The timing of things really suck. Law’s dad had passed away last November, and there’s been no shortage of guilt that if I’d told him the truth when I first ran into him in September, he could have had a chance at closure with his father.
It’s all conjecture at this point.
I can wonder and assume things until I’m blue in the face. The reality is, I don’t have an honest clue about what Law feels after I revealed the truth. He could hate me, his father, the both of us, himself. Not knowing, and the fact he isn’t here and hasn’t been in seventeen days (and counting, even though I told myself I wasn’t), is what eats me up inside.
I’ve lain awake at night hoping he’s safe. He shared a bit about his past, his life with Steph, and it burns me knowing I hurt him once again when he’s already suffered a lifetime of hurt.
As we near three weeks without him, I get angry. Mostly because he’s letting Evelyn down.
She started physical therapy for her hips, which is a struggle to work around. Nerve damage and numbness leaves us with an uncertainty that we don’t know if it will be permanent. Not feeling like her old self and not knowing if she ever will again or if this is her new reality wears on her. Add that to the emotional trauma from the accident and Law’s disappearance, and I worry even more about her wellbeing.
Any attempts I make talking to her or cheering her up fail miserably.
The light in all of this is that tomorrow she’s going back to school for the first time since winter break, and I hope getting out of the house and seeing her friends puts a smile back on her face.
A storm cloud parks over our house. Bad moods run rampant. Even Kiersten shows up after picking up some groceries, cursing.

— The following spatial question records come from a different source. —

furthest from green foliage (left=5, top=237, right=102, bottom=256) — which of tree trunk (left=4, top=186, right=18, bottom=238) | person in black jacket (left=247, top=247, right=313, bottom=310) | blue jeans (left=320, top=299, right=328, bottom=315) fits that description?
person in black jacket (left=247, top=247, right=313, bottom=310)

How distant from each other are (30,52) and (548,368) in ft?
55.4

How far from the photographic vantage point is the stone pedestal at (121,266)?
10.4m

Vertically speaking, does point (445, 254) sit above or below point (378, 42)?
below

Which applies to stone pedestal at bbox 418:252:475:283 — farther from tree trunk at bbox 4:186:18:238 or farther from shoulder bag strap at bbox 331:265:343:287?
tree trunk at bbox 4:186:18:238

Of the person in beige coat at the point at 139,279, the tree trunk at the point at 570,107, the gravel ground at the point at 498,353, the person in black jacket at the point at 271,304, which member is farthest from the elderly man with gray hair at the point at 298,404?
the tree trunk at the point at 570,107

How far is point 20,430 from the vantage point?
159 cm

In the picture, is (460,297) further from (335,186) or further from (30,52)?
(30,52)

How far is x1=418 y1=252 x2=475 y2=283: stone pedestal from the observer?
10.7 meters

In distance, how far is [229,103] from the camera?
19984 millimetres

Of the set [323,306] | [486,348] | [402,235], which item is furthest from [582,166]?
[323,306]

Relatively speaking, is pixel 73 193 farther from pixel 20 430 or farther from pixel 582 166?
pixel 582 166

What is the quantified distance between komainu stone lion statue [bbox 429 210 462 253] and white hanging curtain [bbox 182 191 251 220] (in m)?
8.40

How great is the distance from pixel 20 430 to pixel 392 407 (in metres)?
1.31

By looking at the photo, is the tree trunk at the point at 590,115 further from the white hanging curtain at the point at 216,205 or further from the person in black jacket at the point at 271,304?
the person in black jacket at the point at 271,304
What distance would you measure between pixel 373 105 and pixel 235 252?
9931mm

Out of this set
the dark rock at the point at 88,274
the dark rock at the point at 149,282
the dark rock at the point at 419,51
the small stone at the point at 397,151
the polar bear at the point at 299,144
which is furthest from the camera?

“I am swearing off men. Done. Never again. I’d rather be celibate for the rest of my life.”
“You and me both, sister,” I grumble and move a pork roast from the grocery sack to the freezer. When I turn around, she cocks an eyebrow at me. “What?”
“You’ve sort of already done that. This is about me. And my uncontrollable love of co—Ow!? The pyramid of cans she juggles slips, and one hit her square in the toe. She drops to her ass and cradles it.
“That’s why we don’t talk like a sailor when children are in the house.” Goodness, Evelyn is right down the hall.